* Отрывок для чтения:
━━━
Воспоминания 5 или Роковая женщина

В предыдущих воспоминаниях я упомянул нашу кормилицу – козу Маньку. Её саму я не помню, а вот вкуснейшее козье молочко, которым отпаивали нас с братом, помнить бы должен. Но тоже не припоминаю – молоко я, видимо, не очень любил. Одно дело, когда приходится  добывать его в жестокой схватке с кошкой Муркой, и совсем другое, когда тебе всё время даром предлагают один и тот же молочный продукт в одной и той же бутылочке…

Зато мне очень запомнилось, как происходил процесс кипячения этого козьего дара. Рано утром, предварительно протопив печку, мама доила козу, приносила молочко в дом, переливала в чугунок и устраивала его в раскалённый зев, где жарко светились угольки.

А мы с братом уже были наготове. Чего же мы ждали? Что предвкушали? О, кто сам не пробовал этого, тот, во–первых, несчастный человек, чья жизнь скудна и неинтересна, а во-вторых, такой человек все равно не поймёт, что подвигло нас в столь ранний час дежурить у печки.
━━━
* Собранные материалы:
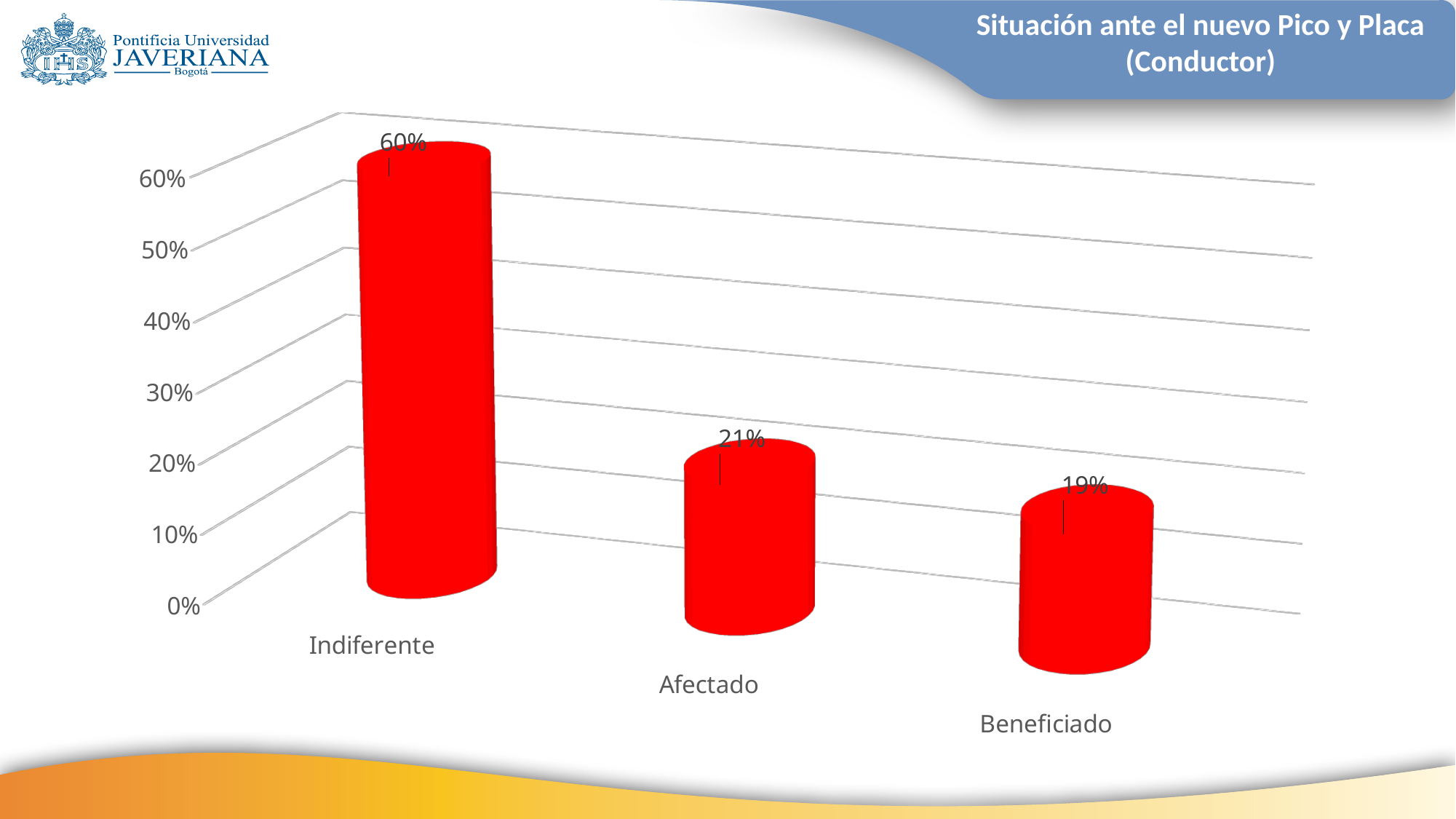
Which category has the lowest value? Beneficiado What is the difference between the values for Afectado and Beneficiado? 2% How many categories are shown in the chart? 3 What kind of chart is shown on the slide? bar chart Is the value for Indiferente greater or less than 50%? greater Which category has the highest value? Indiferente What is the value for Indiferente? 60% Which is larger, the value for Indiferente or the value for Beneficiado? Indiferente What is the difference between the values for Indiferente and Afectado? 39% What is the value for Afectado? 21% What is the value for Beneficiado? 19% What is the title of the chart? Situación ante el nuevo Pico y Placa (Conductor)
━━━
* Выполните задания:
a: Ответьте на вопросы по отрывку:
(i) Как звали козу-кормилицу?
(ii) Куда мама переливала принесённое молоко?
(iii) С кем рассказчик дежурил у печки в ранний час?
b: Замените в отрывке «чугунок» на «горшок» и приведите часть текста, которая начинается словами «В предыдущих воспоминаниях» и заканчивается словами «жарко светились угольки.».

* Ответы:
a:
(i) Козу звали Манькой.
(ii) Мама переливала молоко в чугунок.
(iii) Рассказчик дежурил у печки с братом.

b:
В предыдущих воспоминаниях я упомянул нашу кормилицу – козу Маньку. Её саму я не помню, а вот вкуснейшее козье молочко, которым отпаивали нас с братом, помнить бы должен. Но тоже не припоминаю – молоко я, видимо, не очень любил. Одно дело, когда приходится  добывать его в жестокой схватке с кошкой Муркой, и совсем другое, когда тебе всё время даром предлагают один и тот же молочный продукт в одной и той же бутылочке…

Зато мне очень запомнилось, как происходил процесс кипячения этого козьего дара. Рано утром, предварительно протопив печку, мама доила козу, приносила молочко в дом, переливала в горшок и устраивала его в раскалённый зев, где жарко светились угольки.